A Critical Survey of Research in Music Genre Recognition

Owen Green (Max Planck Institute for Empirical Aesthetics)*, Bob L. T. Sturm (KTH Royal Institute of Technology), Georgina Born (University College London), Melanie Wald-Fuhrmann (Max Planck Institute for Empirical Aesthetics)

Keywords: MIR tasks -> automatic classification, Philosophical and ethical discussions -> philosophical and methodological foundations

Abstract:

This paper surveys 560 publications about music genre recognition (MGR) published between 2013–2022, complementing the comprehensive survey of [474], which covered the time frame 1995–2012 (467 publications). For each publication we determine its main functions: a review of research, a contribution to evaluation methodology, or an experimental work. For each experimental work we note the data, experimental approach, and figure of merit it applies. We also note the extents to which any publication engages with work critical of MGR as a research problem, as well as genre theory. Our bibliographic analysis shows for MGR research: 1) it typically does not meaningfully engage with any critique of itself; and 2) it typically does not meaningfully engage with work in genre theory.

Reviews

Meta Review

Overall, the reviewers felt that this paper has a number of important strengths, including:

An impressively extensive and detailed survey of publications on automatic music genre recognition research from 2013 to 2022.
Detailed data and source code are provided.
Well-informed and thought-out critical commentary that emphasizes the need to carefully (re)consider the aims, methodology and impact of music genre recognition at a fundamental level.

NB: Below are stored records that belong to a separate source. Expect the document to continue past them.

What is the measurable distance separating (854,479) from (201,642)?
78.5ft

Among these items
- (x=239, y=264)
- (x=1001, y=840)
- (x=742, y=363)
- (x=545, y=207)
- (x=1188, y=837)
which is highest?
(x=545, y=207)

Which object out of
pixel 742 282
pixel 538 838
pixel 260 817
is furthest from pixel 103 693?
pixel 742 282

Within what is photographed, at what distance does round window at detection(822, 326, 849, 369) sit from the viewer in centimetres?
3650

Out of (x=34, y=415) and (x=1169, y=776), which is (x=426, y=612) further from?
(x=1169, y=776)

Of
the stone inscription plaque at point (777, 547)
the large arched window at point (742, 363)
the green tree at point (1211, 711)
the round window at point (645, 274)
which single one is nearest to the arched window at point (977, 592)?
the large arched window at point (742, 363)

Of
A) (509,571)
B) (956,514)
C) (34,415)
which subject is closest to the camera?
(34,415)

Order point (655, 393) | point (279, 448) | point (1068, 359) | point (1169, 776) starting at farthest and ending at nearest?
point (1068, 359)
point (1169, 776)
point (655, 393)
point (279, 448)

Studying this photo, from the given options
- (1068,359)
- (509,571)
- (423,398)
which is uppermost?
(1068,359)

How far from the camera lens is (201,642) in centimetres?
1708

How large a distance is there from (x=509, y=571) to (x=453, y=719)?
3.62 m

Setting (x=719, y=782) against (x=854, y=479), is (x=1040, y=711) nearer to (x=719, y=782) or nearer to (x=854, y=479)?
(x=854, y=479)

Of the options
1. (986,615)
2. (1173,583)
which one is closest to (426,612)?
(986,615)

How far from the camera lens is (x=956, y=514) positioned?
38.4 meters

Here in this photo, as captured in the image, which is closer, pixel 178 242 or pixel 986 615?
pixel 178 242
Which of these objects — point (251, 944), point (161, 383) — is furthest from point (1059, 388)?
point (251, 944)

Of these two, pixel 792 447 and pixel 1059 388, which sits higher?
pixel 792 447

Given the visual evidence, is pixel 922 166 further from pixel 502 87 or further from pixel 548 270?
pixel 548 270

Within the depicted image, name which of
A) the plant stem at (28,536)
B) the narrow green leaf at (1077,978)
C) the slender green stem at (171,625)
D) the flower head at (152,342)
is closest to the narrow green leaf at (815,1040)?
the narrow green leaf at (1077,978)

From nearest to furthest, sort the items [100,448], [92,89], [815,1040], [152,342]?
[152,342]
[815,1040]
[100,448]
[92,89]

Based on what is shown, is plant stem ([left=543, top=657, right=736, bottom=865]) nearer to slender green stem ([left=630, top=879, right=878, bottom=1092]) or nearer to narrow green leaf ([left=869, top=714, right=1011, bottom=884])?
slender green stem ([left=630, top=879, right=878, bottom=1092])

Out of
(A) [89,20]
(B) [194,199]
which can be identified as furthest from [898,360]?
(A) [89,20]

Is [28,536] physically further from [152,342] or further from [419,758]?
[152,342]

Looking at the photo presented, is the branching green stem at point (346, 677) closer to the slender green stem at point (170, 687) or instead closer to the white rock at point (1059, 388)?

However, the reviewers also highlighted the following problems with the paper:

The first sentence of the abstract is confusing and uncomfortably close to reference [129] by Sturm, which is not cited in the abstract (but is cited in the rest of the paper). Reference [129] must be explicitly indicated in this first sentence
Perhaps too much reliance on the (cited) methodology used and critical perspectives expressed in Sturm’s earlier survey of genre recognition work before 2013, as well as on other work previously published work by Sturm and his collaborators (also cited in this paper). Could have expanded here a little more (although there certainly are novel contributions too).
Some objective annotation errors were found by one reviewer when a (small) sampling was performed of the raw data in in the provided “new_survey.csv” file.
One reviewer suggested that more explicit discussion of specifically musicological issues connected to genre recognition (as opposed to just the social sciences and humanities in general). It was also suggested that a number of relevant musicological publications on genre recognition may have been missed because the survey methodology used was better suited to finding more technical sources than musicological sources, which still often tend to be less likely to be published (and indexed) electronically.
One reviewer suggested that the paper should include discussion of related work in music auto-tagging and music representation learning, as they play key connected roles in the evolution of the field of music genre recognition during the time period in question. Related to this, it was pointed out that this paper does not adequately discuss how the kinds of datasets being used are shifting to larger ones more suitable to deep learning. This, combined with the concerns expressed by another reviewer in connection to musicological sources, suggests that this survey, while certainly extensive, may have systematically excluded certain important kinds of publications and developments relating to automatic genre recognition.
With respect to clarity, some of the terminology used might be confusing to readers who have not read Sturm’s earlier work specifically, as this paper incorporates terms from it that are not necessarily widespread or understood by the MIR community at large.
One reviewer suggested that it would be helpful to highlight particular publications mentioned in the survey that have been especially influential or that are of particular merit, and to provide a sense of how different publications may be connected to one another.

Please see the individual reviews for more details.

Thanks to the authors for submitting this work. If it is not ultimately accepted at ISMIR this year, we encourage them to revise it based on the suggestions in the individual reviews and resubmit next year, as we believe this work can be an important contribution to the ISMIR community. The authors may also wish to submit this to TISMIR, as it seems that this paper may be overly constrained by the length limitations of ISMIR.

Review 1

I'll say flat out at the start of this review: color me impressed with this paper. This work is deep, detailed, and acutely observed, and it sheds light on the need for some serious introspection within the MGR field. I am reminded of the ISMIR 2023 paper “The Games We Play”, which I was asked to review last year and enthusiastically recommended for publication – both papers issue clarion calls to stop operating on autopilot and rethink the aims and impact of scholarship in the fields studied.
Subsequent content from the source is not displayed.